▶ **WRITTEN EXERCISE**
Substitute "nearest" for "closest" in the stretch of the listing from the line containing "Looking closely, which" through the end of the listing, leaving all else as it is. Give back only that stretch, with the pictures left out.

Entries on spatial positioning:
^^^^^^^^
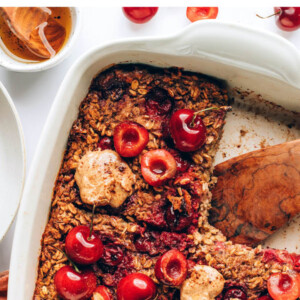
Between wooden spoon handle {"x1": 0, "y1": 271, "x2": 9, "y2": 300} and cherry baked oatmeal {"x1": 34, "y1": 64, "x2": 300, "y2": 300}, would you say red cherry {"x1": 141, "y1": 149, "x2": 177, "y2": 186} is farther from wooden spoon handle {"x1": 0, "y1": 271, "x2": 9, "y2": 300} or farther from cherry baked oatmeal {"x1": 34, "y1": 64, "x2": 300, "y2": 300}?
wooden spoon handle {"x1": 0, "y1": 271, "x2": 9, "y2": 300}

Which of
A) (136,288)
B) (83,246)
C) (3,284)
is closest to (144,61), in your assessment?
(83,246)

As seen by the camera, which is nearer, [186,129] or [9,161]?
[186,129]

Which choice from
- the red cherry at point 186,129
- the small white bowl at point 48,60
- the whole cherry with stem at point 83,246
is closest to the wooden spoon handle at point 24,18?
the small white bowl at point 48,60

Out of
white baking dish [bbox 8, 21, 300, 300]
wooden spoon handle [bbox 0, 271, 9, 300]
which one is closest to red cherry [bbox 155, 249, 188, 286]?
white baking dish [bbox 8, 21, 300, 300]

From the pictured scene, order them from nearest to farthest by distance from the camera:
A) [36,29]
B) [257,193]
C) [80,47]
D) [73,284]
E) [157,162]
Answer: [73,284], [157,162], [257,193], [36,29], [80,47]

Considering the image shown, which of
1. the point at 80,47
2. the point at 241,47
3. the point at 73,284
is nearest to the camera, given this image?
the point at 241,47

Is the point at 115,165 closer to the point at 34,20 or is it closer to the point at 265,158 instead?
the point at 265,158

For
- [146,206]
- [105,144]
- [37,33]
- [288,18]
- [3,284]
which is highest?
[37,33]

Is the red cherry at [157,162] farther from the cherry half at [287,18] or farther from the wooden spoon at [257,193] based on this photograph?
the cherry half at [287,18]

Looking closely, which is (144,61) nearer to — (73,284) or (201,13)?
(201,13)
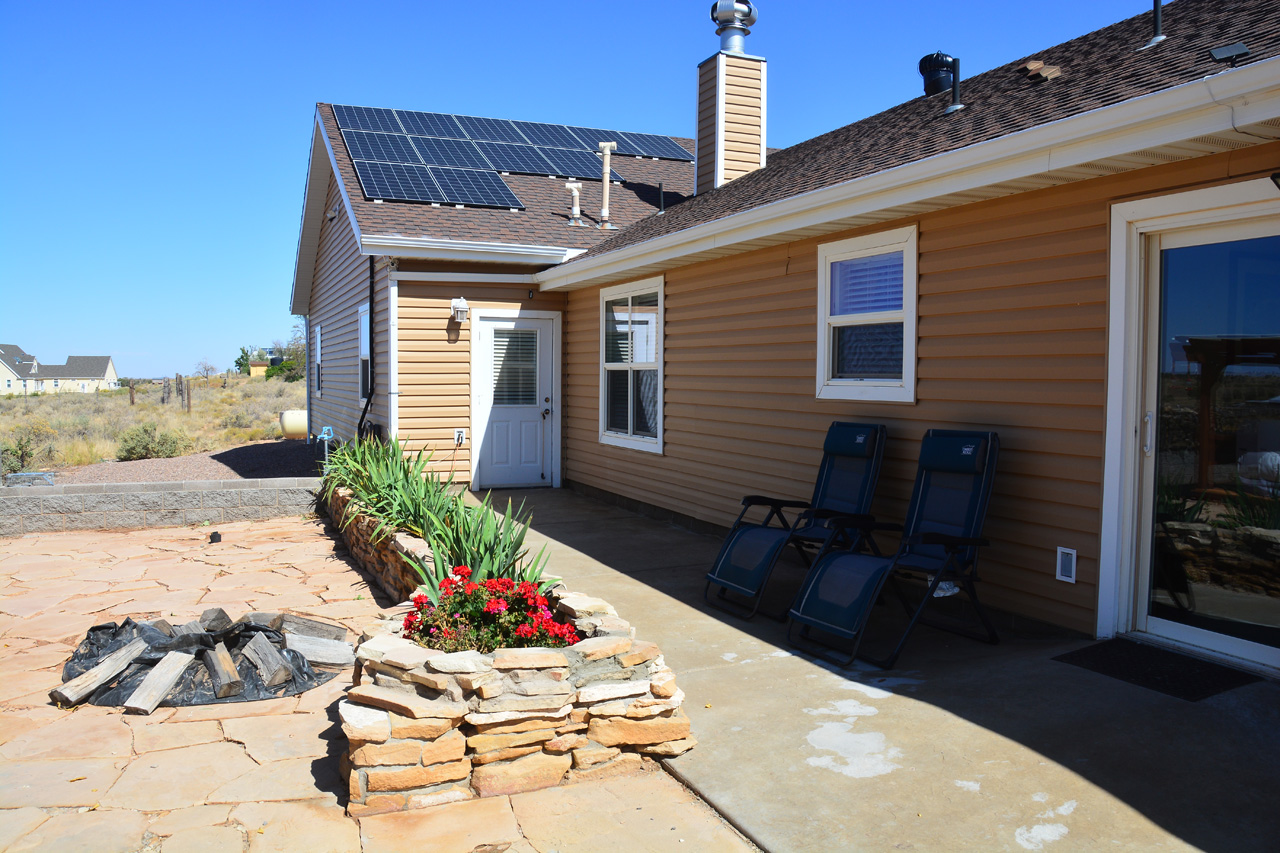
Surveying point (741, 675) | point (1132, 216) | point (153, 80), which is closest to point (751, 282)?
^^^^^^^^
▶ **SOLUTION**
Looking closely, which is (144,61) nearer to — (73,284) or (201,13)?
(201,13)
Surveying point (741, 675) | point (1132, 216) | point (153, 80), which is nearest to point (751, 282)?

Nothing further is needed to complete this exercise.